Not only is Devil House about the double murder of a landlady and a potential buyer that took place in the abandoned porn shop that Gage eventually finds himself living in, remodeled to be an acceptable home, but we are also told the story of The White Witch of Morro Bay, which was Gage’s first book written about a case he was familiar with from his childhood. The horror story told on the playground was of a teacher who was actually a witch, and she lured two boys to her home in order to kill them for her rituals. The true story being a teacher who finds herself in a terrifying incident where two of her students break into her house to rob her and she kills them in self-defense (though very brutally). The horror story told about Devil House was a group of teenagers killing two adults in a Satanic sacrifice. The story Gage tells us is about a group of teens dressing up the shop, which had become their sort of clubhouse, to look a bit Satanic in order to scare away any prospective buyers because one of their friends was homeless and was living in the store. Could this friend have killed the adults in a desperate attempt to keep his “home” safe? Could the teens conspired together to kill the adults? Or is this even the true story?

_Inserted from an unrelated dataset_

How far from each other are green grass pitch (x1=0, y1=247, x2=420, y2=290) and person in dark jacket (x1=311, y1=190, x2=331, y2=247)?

“Nobody cares about the actual details of anything, they just want the feeling they get when the story punches their buttons.”
In reality, this isn’t a book about solving a crime that went cold. To me, this book was about 1) the way we mythologize horrendous crimes and 2) the way every form of media that profits off of these crimes end up minimalizing the lives of the victim’s and reopen painful wounds for the victim’s families. We talk about these people only in the context of whatever horrible event took place, stripping their entire being down to a single word: victim, onlooker, killer/monster. In reality, these people are so much more than who they were at that particular moment in time. But that’s the only time of their life that we have any interest in. We don’t know them, and we will never know them as anything but victim, onlooker, or killer.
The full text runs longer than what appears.